Elasticsearch:如何使用 LLM 在摄入数据时提取需要的信息

在很多的应用场景中,我们可以使用 LLM 来帮助我们提取需要的结构化数据。这些结构化的数据可以是分类,也可以是获取同义词等等。在我之前的文章 "如何自动化同义词并使用我们的 Synonyms API 进行上传" 里,我们展示了如何使用 LLM 来生成同义词,并上传到 Elasticsearch 中。在今天的例子里,我们把 LLM 提取数据的流程放到我们的 ingest pipeline 里。这样在摄入的同时,会自动提前所需要的信息!

创建 LLM Chat completion 端点

我们可以参考之前的文章 "Elasticsearch:使用推理端点及语义搜索演示"。我们可以创建一个如下的 chat completion 端点:

复制代码
PUT _inference/completion/azure_openai_completion
{
    "service": "azureopenai",
    "service_settings": {
        "api_key": "${AZURE_API_KEY}",
        "resource_name": "${AZURE_RESOURCE_NAME}",
        "deployment_id": "${AZURE_DEPLOYMENT_ID}",
        "api_version": "${AZURE_API_VERSION}"
    }
}

创建一个 ingest pipeline

我们可以使用如下的一个方法来测试 pipeline:

在上面,我们定义了一个 EXTRACTION_PROMPT 变量:

复制代码
Extract audio product information from this description.  Return raw JSON only. Do NOT use markdown, backticks, or code blocks. Fields: category (string, one of: Headphones/Earbuds/Speakers/Microphones/Accessories),  features (array of strings from: wireless/noise_cancellation/long_battery/waterproof/voice_assistant/fast_charging/portable/surround_sound),  use_case (string, one of: Travel/Office/Home/Fitness/Gaming/Studio).  Description:

如果你还不了解如何定义这个变量,请参考我之前的文章 "Kibana:如何设置变量并应用它们"。

复制代码
POST _ingest/pipeline/_simulate
{
  "description": "Use LLM to interpret messages to come out categories",
  "pipeline": {
    "processors": [
      {
        "script": {
          "source": "ctx.prompt = params.EXTRACTION_PROMPT + ctx.description",
          "params": {
            "EXTRACTION_PROMPT": "${EXTRACTION_PROMPT}"
          }
        }
      },
      {
        "inference": {
          "model_id": "azure_openai_completion",
          "input_output": {
            "input_field": "prompt",
            "output_field": "ai_response"
          }
        }
      },
      {
        "json": {
          "field": "ai_response",
          "add_to_root": true
        }
      },
      {
        "json": {
          "field": "ai_response",
          "add_to_root": true
        }
      },
      {
        "remove": {
          "field": [
            "prompt",
            "ai_response"

### 数据摘录

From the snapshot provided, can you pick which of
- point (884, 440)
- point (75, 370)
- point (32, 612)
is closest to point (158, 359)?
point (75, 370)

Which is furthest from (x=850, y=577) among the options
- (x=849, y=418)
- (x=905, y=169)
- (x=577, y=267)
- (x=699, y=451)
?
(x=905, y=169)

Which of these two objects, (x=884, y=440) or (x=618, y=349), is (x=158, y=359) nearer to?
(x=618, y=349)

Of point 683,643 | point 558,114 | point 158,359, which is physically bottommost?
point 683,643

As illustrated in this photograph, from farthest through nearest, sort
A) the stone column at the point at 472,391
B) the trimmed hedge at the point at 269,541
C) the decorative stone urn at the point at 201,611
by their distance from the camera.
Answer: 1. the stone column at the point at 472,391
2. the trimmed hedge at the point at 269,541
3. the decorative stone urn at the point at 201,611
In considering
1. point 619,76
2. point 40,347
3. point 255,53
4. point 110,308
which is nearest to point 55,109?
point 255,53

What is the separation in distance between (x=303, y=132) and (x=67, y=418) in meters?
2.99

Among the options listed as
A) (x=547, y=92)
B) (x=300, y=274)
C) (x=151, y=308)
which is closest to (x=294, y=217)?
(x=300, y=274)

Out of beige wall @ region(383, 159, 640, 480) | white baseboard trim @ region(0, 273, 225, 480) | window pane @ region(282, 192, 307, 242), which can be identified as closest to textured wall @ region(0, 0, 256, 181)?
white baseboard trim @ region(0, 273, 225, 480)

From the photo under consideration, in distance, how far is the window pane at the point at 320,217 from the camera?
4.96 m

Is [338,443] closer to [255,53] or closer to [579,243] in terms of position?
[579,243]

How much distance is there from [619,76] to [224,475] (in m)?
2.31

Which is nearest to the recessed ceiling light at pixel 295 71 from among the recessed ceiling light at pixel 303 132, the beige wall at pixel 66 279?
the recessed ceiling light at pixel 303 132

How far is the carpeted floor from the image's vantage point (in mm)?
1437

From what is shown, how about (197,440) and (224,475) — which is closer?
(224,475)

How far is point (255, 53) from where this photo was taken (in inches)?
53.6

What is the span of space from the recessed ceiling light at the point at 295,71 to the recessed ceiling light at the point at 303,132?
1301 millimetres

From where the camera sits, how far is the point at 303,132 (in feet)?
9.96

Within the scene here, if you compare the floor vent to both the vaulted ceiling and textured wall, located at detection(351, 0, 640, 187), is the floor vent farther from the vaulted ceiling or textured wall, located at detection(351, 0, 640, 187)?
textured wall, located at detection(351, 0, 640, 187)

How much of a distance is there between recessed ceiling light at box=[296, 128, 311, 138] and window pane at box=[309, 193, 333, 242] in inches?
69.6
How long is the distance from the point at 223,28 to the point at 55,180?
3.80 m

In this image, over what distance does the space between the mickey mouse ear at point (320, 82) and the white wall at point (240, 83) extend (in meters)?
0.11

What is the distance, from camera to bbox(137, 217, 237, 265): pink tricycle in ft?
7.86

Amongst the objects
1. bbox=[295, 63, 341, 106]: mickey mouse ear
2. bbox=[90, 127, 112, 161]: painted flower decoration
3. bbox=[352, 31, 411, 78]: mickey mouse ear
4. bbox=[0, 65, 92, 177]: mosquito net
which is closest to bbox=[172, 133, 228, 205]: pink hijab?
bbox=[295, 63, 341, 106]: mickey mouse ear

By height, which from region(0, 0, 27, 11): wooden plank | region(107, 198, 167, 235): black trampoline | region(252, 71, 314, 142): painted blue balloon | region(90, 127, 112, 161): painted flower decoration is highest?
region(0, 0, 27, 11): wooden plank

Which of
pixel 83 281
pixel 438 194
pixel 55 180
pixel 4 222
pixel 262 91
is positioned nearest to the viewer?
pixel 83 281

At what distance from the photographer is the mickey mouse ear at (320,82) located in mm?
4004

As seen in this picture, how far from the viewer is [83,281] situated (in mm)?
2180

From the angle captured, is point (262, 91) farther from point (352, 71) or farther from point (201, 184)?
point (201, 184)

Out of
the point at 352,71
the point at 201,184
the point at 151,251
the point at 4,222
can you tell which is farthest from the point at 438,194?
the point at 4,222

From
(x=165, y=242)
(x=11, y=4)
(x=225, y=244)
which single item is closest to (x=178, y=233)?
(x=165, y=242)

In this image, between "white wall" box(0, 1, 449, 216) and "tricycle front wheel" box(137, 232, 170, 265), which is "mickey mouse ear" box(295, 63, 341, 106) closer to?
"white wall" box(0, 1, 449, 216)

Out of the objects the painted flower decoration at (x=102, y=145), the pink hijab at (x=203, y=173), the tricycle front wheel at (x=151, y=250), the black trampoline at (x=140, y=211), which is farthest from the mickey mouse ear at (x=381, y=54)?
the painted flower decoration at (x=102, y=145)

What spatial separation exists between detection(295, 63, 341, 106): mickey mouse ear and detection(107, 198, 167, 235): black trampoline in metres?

### 问题
- A) Elasticsearch 教程的 EXTRACTION_PROMPT 规定了 use_case 字段的可选值，请全部列出。
- B) 请从 Elasticsearch 教程的最后一行往下续写。

### 各题答案
- A) Travel、Office、Home、Fitness、Gaming、Studio

- B)
          ]
        }
      }
    ]
  },
  "docs": [
    {
      "_source": {
        "name": "Wireless Noise-Canceling Headphones",
        "description": "Premium wireless Bluetooth headphones with active noise cancellation, 30-hour battery life, and premium leather ear cushions. Perfect for travel and office use.",
        "price": 299.99
      }
    }
  ]
}

提示:你可以使用任何一个你喜欢的大模型来创建上面的端点。

上面命令运行的结果就是:

复制代码
{
  "docs": [
    {
      "doc": {
        "_index": "_index",
        "_version": "-3",
        "_id": "_id",
        "_source": {
          "use_case": "Travel",
          "features": [
            "wireless",
            "noise_cancellation",
            "long_battery"
          ],
          "price": 299.99,
          "name": "Wireless Noise-Canceling Headphones",
          "description": "Premium wireless Bluetooth headphones with active noise cancellation, 30-hour battery life, and premium leather ear cushions. Perfect for travel and office use.",
          "model_id": "azure_openai_completion",
          "category": "Headphones"
        },
        "_ingest": {
          "timestamp": "2026-01-22T13:56:11.926494Z"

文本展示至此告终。